Так бывает, — сказал султан, — когда все проходит гладко. Но случается, что, обманув бдительность заклинателя, удав уползает в заросли, и там, в тщательно обустроенном им гнезде из листьев, и рождаются мать и дитя, каковых он впредь считает своими и приносит им каждое утро еду, готовый, лишь бы им угодить, сам от нее отказаться.
Отец, невзирая на страх перед тиграми, пускается, естественно, в погоню, в надежде вернуть свое добро; он отыскивает обиталище удава и, прячась в тени дерева или камня, дожидается, пока тот уползет, чтобы вмешаться. Слух у змей не очень тонкий, зато сзади головы есть нечто вроде глаз, и удав тут же замечает человека, проскальзывает к нему так, что тот ни о чем не догадывается, и душит, обвив жуткими кольцами своего прекрасного, чудовищно мускулистого тела. К ногам охваченных ужасом матери и ребенка он бросает уже всего-навсего тряпичную куклу, ну а те, если не произойдет ничего непредвиденного, остаются в его власти до конца своих дней.

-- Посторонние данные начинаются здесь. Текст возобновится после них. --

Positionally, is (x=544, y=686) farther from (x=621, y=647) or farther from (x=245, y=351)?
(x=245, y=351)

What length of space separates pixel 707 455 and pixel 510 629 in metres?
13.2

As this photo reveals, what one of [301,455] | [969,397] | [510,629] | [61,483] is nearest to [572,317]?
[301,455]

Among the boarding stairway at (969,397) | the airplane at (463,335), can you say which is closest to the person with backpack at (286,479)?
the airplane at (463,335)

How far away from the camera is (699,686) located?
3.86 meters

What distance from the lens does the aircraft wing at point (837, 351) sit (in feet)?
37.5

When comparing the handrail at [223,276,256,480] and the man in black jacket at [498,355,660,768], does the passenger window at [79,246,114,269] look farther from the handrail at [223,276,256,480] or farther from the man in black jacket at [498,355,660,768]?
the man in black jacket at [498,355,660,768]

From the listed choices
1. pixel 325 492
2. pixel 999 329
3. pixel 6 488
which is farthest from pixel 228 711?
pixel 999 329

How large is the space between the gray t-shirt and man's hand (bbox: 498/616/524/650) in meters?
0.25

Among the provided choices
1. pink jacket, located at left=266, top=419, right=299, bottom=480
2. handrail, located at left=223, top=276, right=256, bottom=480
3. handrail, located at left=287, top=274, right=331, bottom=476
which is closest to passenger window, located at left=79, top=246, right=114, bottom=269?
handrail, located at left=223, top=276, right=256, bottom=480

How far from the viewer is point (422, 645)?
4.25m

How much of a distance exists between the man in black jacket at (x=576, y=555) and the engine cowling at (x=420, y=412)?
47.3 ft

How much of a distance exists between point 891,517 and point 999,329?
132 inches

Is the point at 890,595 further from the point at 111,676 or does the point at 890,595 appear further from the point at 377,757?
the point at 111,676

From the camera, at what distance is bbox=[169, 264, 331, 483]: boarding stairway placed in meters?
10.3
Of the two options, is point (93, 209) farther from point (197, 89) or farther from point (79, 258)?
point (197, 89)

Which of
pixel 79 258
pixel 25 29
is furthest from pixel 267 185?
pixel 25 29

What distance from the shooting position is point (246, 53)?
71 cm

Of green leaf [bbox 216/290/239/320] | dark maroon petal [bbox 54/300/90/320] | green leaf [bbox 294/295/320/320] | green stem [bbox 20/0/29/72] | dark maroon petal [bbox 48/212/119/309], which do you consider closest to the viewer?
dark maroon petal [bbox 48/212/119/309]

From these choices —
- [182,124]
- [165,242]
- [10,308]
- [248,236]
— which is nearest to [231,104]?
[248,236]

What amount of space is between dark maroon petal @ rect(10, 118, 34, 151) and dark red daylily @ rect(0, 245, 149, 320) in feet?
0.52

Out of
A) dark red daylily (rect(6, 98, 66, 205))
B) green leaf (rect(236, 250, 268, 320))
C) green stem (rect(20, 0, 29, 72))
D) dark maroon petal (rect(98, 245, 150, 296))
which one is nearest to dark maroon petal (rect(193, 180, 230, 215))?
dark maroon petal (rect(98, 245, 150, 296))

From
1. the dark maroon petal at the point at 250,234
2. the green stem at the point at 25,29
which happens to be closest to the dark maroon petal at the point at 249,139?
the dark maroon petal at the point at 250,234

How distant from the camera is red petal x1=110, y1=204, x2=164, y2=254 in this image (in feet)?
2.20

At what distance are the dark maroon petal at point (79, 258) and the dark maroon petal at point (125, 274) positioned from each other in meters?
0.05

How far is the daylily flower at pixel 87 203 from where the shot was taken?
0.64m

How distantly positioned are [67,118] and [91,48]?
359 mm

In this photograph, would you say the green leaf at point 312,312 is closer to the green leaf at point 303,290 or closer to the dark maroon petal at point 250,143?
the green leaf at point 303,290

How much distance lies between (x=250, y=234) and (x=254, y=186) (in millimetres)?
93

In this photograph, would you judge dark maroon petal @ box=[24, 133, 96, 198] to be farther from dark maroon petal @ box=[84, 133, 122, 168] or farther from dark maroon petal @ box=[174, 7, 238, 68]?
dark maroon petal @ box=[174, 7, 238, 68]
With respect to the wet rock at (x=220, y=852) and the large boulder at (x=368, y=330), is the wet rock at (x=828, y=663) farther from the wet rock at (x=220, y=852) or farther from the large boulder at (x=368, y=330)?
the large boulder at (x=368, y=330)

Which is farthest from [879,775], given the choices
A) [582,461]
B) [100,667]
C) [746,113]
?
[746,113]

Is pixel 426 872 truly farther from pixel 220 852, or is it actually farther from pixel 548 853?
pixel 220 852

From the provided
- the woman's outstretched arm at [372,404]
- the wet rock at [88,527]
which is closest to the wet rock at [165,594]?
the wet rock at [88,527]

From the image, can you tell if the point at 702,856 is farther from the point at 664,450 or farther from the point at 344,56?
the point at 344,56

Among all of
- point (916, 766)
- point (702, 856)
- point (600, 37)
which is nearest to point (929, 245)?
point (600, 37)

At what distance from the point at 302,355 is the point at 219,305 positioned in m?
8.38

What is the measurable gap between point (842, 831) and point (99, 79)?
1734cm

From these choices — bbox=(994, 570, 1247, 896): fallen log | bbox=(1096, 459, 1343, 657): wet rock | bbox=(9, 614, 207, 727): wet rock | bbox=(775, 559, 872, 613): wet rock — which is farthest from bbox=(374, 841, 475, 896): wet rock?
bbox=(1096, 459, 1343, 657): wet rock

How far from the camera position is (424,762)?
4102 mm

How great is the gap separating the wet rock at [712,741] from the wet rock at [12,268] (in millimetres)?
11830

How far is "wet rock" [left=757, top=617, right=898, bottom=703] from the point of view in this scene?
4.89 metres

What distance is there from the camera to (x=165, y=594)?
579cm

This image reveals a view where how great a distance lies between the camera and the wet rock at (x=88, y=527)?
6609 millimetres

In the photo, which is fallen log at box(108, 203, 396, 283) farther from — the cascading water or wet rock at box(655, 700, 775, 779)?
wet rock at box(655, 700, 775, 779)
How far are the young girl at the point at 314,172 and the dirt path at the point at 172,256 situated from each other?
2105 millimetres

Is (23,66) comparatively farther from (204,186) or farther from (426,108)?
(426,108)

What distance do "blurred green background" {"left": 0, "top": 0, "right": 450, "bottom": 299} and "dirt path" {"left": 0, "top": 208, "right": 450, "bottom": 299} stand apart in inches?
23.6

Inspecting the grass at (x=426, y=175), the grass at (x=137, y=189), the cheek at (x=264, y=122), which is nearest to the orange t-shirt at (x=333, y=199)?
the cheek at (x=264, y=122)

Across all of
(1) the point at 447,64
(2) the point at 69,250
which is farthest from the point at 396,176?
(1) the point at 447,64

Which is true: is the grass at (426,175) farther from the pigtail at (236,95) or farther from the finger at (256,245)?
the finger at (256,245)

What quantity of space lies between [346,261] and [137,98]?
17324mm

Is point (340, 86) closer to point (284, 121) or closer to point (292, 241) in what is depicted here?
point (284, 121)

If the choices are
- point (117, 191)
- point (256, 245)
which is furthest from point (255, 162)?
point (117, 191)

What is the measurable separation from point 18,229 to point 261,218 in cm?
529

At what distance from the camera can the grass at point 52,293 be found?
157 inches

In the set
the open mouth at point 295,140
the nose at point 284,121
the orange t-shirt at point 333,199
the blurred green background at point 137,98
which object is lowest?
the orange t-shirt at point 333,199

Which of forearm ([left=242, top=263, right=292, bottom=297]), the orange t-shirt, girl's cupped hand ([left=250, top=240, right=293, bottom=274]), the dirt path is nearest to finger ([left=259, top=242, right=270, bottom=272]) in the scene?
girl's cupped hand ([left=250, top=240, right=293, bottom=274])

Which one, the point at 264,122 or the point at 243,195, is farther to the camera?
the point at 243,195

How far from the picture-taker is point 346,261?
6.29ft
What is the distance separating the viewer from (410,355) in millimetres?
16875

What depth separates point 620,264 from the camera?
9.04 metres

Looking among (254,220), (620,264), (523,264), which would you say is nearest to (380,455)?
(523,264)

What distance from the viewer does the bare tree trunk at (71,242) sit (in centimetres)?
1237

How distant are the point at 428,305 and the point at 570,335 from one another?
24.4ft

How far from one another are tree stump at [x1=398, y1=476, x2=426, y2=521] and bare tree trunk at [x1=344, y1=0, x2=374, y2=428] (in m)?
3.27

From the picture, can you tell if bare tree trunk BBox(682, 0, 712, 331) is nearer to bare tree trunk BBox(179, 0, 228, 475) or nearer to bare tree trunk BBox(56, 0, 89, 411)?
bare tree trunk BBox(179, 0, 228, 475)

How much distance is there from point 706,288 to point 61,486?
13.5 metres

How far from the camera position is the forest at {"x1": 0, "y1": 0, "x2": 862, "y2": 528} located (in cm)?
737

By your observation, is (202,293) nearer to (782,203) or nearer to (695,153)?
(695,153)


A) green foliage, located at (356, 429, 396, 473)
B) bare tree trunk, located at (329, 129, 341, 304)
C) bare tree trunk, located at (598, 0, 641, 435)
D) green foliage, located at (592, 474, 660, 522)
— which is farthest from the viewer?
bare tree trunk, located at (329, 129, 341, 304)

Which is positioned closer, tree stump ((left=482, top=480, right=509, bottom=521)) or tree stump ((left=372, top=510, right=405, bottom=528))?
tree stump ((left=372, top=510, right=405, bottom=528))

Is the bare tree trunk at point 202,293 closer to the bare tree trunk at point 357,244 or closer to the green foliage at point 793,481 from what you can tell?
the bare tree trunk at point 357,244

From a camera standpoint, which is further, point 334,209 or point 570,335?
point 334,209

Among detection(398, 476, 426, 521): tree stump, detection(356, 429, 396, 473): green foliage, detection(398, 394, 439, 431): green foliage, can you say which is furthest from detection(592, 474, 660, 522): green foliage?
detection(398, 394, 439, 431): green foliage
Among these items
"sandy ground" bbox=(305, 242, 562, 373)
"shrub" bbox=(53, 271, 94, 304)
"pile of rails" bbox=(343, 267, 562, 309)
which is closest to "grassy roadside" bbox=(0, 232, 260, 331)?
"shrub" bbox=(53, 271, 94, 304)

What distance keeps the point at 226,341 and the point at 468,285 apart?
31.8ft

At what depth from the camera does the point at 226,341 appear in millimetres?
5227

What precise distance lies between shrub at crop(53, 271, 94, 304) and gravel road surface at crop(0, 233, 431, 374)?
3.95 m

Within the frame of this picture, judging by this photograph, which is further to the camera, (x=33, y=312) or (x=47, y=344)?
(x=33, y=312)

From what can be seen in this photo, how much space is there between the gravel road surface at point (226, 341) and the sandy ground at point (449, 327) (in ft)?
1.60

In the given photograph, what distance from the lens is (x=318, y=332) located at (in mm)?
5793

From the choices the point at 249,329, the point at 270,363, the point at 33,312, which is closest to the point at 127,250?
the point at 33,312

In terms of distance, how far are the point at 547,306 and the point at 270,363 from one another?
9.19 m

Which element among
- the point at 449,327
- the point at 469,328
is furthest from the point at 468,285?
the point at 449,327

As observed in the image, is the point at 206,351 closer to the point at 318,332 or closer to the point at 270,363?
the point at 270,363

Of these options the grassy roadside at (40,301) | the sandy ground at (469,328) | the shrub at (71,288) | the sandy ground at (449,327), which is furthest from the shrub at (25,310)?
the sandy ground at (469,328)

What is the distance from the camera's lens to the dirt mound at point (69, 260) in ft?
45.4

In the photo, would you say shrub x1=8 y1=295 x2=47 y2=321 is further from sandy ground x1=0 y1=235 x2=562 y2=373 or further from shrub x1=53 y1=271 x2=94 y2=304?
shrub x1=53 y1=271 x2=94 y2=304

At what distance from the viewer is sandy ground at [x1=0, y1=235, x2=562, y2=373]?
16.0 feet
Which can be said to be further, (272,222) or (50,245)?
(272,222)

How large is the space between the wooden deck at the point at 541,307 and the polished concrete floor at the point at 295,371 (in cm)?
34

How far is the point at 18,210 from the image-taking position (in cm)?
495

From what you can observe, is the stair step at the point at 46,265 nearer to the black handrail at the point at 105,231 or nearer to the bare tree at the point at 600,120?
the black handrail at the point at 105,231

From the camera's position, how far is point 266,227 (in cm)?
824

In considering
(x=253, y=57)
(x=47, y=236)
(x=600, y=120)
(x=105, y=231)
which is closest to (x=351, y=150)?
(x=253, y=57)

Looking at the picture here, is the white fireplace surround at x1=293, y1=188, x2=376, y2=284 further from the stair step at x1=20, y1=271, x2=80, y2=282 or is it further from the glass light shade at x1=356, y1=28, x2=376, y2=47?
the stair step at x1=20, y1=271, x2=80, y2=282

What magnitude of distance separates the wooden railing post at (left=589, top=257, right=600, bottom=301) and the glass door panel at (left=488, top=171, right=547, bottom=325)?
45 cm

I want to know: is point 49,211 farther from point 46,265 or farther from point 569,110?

Меня глубоко впечатлила эта беседа с султаном, и лишь на корабле, который увозил меня в Европу, болтая со служившим в этой провинции английским чиновником, я узнал ее подноготную. Султан оказался там отнюдь не случайно: в окружении лучших специалистов своего двора он охотился на беглого удава, беременного матерью и ребенком, как о том рассказывалось; ему удалось его поймать и запереть в большой сундук, каковой он и поспешил доставить к себе во дворец.
Там он присутствовал при родах и, преисполнившись от этого небывалого вожделения, немедля сделал новорожденную мать своей любовницей, устроив в ее честь празднества и пышное пиршество; удав же, посреди арены, был передан на попечение вооруженным пиками слугам, коим было велено предать его смерти.